Several companies in Slovakia started volunteering programmes in 2005 and 2006 when employees of Západoslovenská Energetika (ZSE), Slovak Telekom, T-Mobile, Hewlett-Packard and Provident Financial helped to clear and replant trees in the High Tatras after a huge windstorm in November 2004 damaged many forested areas. This initiative initially launched a series of activities among foreign-based companies, which were joined soon after by Slovak-based companies.

The Pontis Foundation then established a network called Engage, which brought together firms active in corporate social responsibility activities and voluntary efforts, and the network developed the idea of an annual event called Naše Mesto, in which employees of companies could help others in their community who are in need, Nagyová told The Slovak Spectator in an earlier interview.

In 2007 only about 400 volunteers from 20 companies and NGOs participated in Naše Mesto. This year volunteers could choose from among 500 various activities, the most popular of which were outdoors, like tidying up green sites and public spaces, and cleaning and painting at schools, parks and NGOs.

The highest number of people (140) in Bratislava signed on to tidy up the disused Filiálka railway station in the city’s Nové Mesto borough, which has gradually become a large illegal dump. The volunteers’ aim was to prepare the space so that it can be used as a community site for various events in the future, Nagyová told The Slovak Spectator.

Yet, there were also some new, mostly communal activities prepared by the civic associations Vnútroblok and Námestia pre ľudí (Squares for People), as well as rescue work at nine castles across Slovakia, Nagyová said.

In Poprad volunteers helped deal with the damage caused by recent strong winds in the High Tatras, and town employees in Trnava helped with various projects.
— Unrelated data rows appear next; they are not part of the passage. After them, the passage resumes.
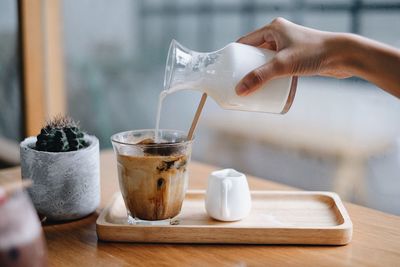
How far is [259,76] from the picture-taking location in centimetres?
101

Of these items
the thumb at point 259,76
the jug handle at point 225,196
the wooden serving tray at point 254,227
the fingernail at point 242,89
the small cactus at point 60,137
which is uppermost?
the thumb at point 259,76

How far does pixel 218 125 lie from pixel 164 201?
1.41 metres

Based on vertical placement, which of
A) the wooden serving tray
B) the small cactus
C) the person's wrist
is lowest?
the wooden serving tray

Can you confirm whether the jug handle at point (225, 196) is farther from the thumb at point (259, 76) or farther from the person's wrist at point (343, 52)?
the person's wrist at point (343, 52)

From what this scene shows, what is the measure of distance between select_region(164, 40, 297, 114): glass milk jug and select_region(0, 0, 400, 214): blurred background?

Moreover, managers and CEOs of companies and organisations in Bratislava helped clean a bunker in the Pečniansky wetland forest in the Petržalka city district, which were flooded in June.

Plans for future

Regarding future plans, Pontis wants to motivate people from NGOs to work together with other volunteers. The foundation also plans to “spread the idea of volunteering among people to [help them] realise that any of them can [at] anytime do something for the environment and town he lives in”, Nagyová told The Slovak Spectator. She added that they also welcome ideas for new places to arrange the Naše Mesto project in the future.

“It is important for us to find opportunities where the volunteers can help, and also companies whose employees will be able to join,” Nagyová said, adding that they will also think about new activities to “emphasise the meaningfulness of the volunteers’ help”.